In Flux, we have made improvements in recent versions to handle database or network failures and recover from such failures gracefully without needing to restart Flux. Sometimes, it would be nice to notify administrators about these failures and they can act upon them in case of an unscheduled outage. Flux is dependent on the database for maintaining job states and schedules, so fixing this problem is critical.

BoneCP, a popular JDBC Connection Pool has an interesting and useful feature which allows the connection pool to automatically recover from such DB outages and it replays the transactions when a healthy connection becomes available. This feature became available since its 0.6.5 release and I had tested this before and found this to be very useful when configured with Flux.

In BoneCP, we can implement a connection hook which gets triggered when database failures occur and it is easy to configure in Flux to use BoneCP as the datasource pool provider.

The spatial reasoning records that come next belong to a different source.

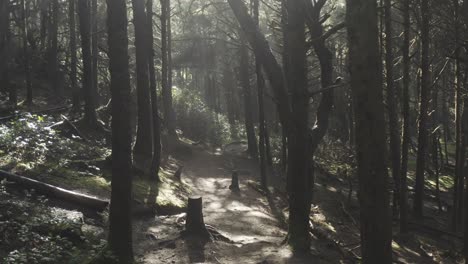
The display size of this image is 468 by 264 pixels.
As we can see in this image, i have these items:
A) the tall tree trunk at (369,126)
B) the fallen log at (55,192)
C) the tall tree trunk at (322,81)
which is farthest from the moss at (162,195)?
the tall tree trunk at (369,126)

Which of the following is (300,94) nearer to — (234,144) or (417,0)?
(417,0)

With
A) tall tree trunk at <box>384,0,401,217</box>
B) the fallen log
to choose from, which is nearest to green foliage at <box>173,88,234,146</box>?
tall tree trunk at <box>384,0,401,217</box>

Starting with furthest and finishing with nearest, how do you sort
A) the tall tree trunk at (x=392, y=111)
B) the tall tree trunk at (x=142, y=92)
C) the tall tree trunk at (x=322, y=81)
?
the tall tree trunk at (x=392, y=111) < the tall tree trunk at (x=142, y=92) < the tall tree trunk at (x=322, y=81)

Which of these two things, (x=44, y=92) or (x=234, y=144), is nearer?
(x=234, y=144)

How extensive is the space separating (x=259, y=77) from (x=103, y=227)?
1047 centimetres

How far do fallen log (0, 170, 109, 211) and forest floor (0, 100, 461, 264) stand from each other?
19 centimetres

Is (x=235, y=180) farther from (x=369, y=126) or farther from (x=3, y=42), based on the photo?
(x=3, y=42)

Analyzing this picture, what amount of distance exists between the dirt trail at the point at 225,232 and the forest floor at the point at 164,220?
20 millimetres

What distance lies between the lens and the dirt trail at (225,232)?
30.4 feet

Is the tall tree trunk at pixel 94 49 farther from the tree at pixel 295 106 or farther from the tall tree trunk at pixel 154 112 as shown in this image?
the tree at pixel 295 106

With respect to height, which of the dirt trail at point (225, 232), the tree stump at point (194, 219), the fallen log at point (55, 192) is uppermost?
the fallen log at point (55, 192)

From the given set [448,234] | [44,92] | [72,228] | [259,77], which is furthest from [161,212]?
[44,92]

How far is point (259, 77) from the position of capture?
18.3m

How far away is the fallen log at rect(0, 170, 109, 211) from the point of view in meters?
9.59
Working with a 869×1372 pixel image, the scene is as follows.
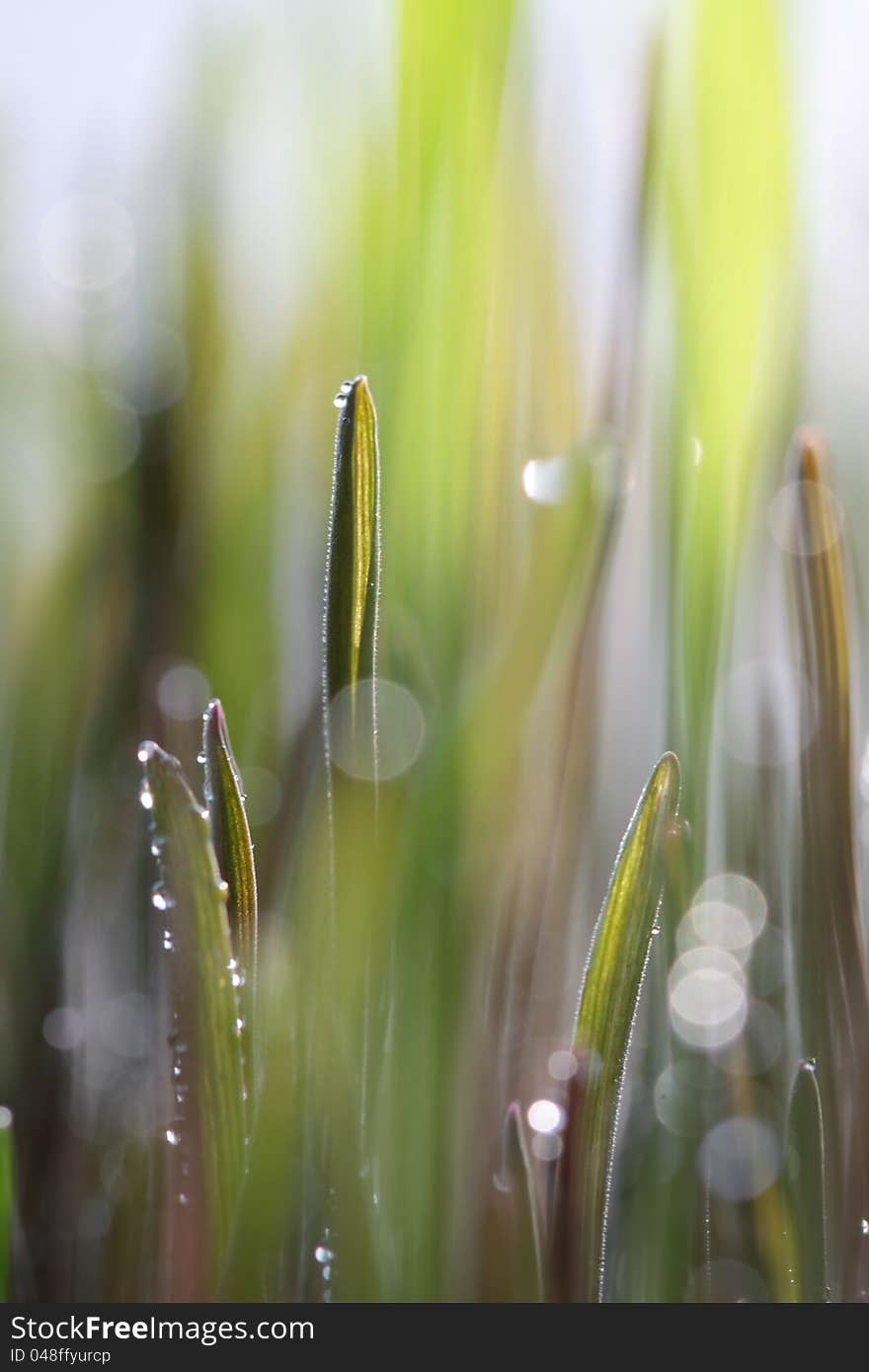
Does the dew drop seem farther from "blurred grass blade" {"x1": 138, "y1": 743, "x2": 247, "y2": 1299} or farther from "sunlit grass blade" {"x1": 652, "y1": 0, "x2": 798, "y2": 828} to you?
"sunlit grass blade" {"x1": 652, "y1": 0, "x2": 798, "y2": 828}

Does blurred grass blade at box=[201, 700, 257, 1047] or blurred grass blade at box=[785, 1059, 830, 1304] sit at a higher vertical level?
blurred grass blade at box=[201, 700, 257, 1047]

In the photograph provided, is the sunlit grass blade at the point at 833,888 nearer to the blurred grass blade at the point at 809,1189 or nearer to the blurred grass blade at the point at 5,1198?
the blurred grass blade at the point at 809,1189

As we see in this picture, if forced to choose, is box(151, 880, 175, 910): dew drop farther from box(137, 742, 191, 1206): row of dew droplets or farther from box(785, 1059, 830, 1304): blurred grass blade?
box(785, 1059, 830, 1304): blurred grass blade

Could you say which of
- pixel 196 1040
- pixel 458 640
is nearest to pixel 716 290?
pixel 458 640

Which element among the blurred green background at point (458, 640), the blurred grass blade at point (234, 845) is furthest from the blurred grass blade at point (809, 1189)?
the blurred grass blade at point (234, 845)

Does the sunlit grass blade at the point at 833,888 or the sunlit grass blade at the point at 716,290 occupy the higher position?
the sunlit grass blade at the point at 716,290

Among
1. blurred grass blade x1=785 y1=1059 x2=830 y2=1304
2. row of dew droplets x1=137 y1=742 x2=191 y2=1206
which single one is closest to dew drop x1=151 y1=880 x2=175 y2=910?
row of dew droplets x1=137 y1=742 x2=191 y2=1206

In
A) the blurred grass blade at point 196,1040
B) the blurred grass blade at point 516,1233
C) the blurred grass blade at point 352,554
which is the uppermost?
the blurred grass blade at point 352,554

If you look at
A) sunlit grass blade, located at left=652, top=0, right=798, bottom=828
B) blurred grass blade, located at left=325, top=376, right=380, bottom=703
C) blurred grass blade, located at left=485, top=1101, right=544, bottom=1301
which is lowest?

In case of any database failure, you may want to send an email notification or initiate a SNMP trap so other downstream systems can be handled accordingly.

Here is a basic DatabaseShutdownHook would look like:

import com.jolbox.bonecp.ConnectionHandle;
import com.jolbox.bonecp.hooks.AbstractConnectionHook;
import com.jolbox.bonecp.hooks.AcquireFailConfig;

import java.util.Date;

public class DatabaseShutdownHook extends AbstractConnectionHook {
    @Override
    public boolean onConnectionException(ConnectionHandle connection, String state, Throwable t) {
        // handle notifications here: SNMP or SMTP
        System.out.println("Database down at " + new Date());
        return super.onConnectionException(connection, state, t);
    }

    @Override
    public boolean onAcquireFail(Throwable t, AcquireFailConfig acquireConfig) {
        // handle notifications here: SNMP or SMTP
        System.out.println("Failure to acquire connection at " + new Date() + ". Retry attempts remaining : " + acquireConfig.getAcquireRetryAttempts());
        return super.onAcquireFail(t, acquireConfig);
    }

}

Let us now see how to configure BoneCP as a Data source in Flux.

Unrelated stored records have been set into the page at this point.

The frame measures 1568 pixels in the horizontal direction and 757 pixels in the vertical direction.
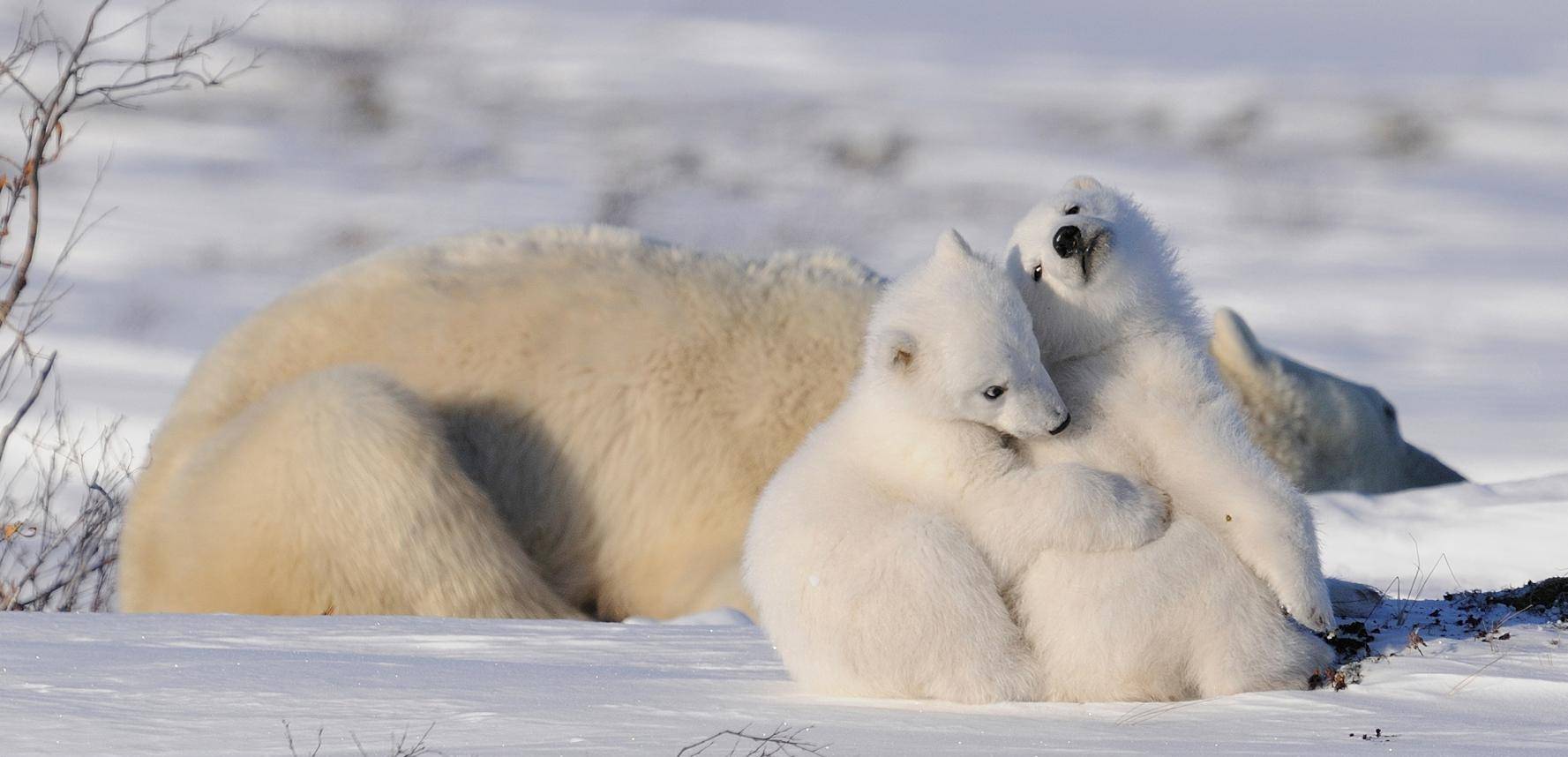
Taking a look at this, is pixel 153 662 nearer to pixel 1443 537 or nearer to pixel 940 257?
Result: pixel 940 257

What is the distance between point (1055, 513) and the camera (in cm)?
256

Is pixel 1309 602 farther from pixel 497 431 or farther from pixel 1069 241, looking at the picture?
pixel 497 431

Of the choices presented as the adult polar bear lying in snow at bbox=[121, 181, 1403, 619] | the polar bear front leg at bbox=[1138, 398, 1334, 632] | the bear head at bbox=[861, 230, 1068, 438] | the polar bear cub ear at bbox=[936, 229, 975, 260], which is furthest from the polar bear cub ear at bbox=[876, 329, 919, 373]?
the adult polar bear lying in snow at bbox=[121, 181, 1403, 619]

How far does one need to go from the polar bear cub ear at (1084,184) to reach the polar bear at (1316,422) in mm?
4036

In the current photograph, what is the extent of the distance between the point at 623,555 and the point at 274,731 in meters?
2.66

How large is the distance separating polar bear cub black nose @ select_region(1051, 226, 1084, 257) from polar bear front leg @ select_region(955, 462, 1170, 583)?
338 millimetres

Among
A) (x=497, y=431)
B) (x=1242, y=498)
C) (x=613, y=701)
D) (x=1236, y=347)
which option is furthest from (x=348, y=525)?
(x=1236, y=347)

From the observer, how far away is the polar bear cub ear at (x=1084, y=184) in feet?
9.48

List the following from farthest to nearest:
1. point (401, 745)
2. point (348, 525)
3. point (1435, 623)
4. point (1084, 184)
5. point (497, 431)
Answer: point (497, 431) → point (348, 525) → point (1435, 623) → point (1084, 184) → point (401, 745)

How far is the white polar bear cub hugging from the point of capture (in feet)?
8.45

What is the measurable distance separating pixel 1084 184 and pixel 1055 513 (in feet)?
2.04

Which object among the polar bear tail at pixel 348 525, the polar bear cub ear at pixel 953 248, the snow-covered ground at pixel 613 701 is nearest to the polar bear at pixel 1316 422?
the polar bear tail at pixel 348 525

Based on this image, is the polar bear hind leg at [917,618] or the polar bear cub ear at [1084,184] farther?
the polar bear cub ear at [1084,184]

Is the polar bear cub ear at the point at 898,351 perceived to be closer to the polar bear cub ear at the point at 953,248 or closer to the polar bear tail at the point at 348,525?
the polar bear cub ear at the point at 953,248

import com.jolbox.bonecp.BoneCPDataSource;
import flux.Configuration;
import flux.DatabaseType;
import flux.Engine;
import flux.Factory;

import javax.naming.Context;
import javax.naming.InitialContext;
import javax.naming.NamingException;
import java.sql.Connection;
import java.sql.SQLException;

public class FluxEngine {

    private static Context initialContext;

    static {
        try {
            System.setProperty(Context.INITIAL_CONTEXT_FACTORY, "org.apache.naming.java.javaURLContextFactory");
            System.setProperty(Context.URL_PKG_PREFIXES, "org.apache.naming");
            initialContext = new InitialContext();
            initializeDataSource();
        } catch (NamingException e) {
            // log exception
        } catch (SQLException e) {
            // log exception
        }
    }

    public static void initializeDataSource()  throws NamingException, SQLException {
        BoneCPDataSource ds = new BoneCPDataSource();
        ds.setJdbcUrl("jdbc:mysql://localhost:3306/flux710?relaxAutoCommit=true");
        ds.setUsername("flux");
        ds.setPassword("secret");
        ds.setMinConnectionsPerPartition(10);
        ds.setMaxConnectionsPerPartition(50);
        ds.setPartitionCount(1);
        ds.setConnectionHook(new DatabaseShutdownHook());// Required only if you need notifications.
        ds.setTransactionRecoveryEnabled(true);// Important: This should be enabled
        ds.setAcquireRetryAttempts(10);//default is 5
        ds.setAcquireRetryDelay(10000);// default is 7 secs
        ds.setReleaseHelperThreads(5);

        Connection con = ds.getConnection();
        if (con != null) {
            initialContext.rebind("FluxDataSource", ds);
            con.close();
        }
        System.out.println("DataSource configured.");
    }

    public static void main(String[] args) throws Exception {
        Factory f = Factory.makeInstance();
        Configuration c = f.makeConfiguration();
        c.setDatabaseType(DatabaseType.MYSQL);
        c.setDataSource("FluxDataSource");
        Engine engine = f.makeEngine(c);
        engine.start();
        System.out.println("Engine started.");
    }
}

Data sources should be made available via JNDI for Flux to use them. So, in this example I used Tomcat JNDI support to expose the BoneCP datasource via JNDI. There are also other ways to expose this via JNDI when running Flux as a standalone server. Tomcat JNDI was easy to configure though as you can see from the code above. The BoneCP data source should be configured for transaction recovery and you can set the number of recovery attempts and retry delay.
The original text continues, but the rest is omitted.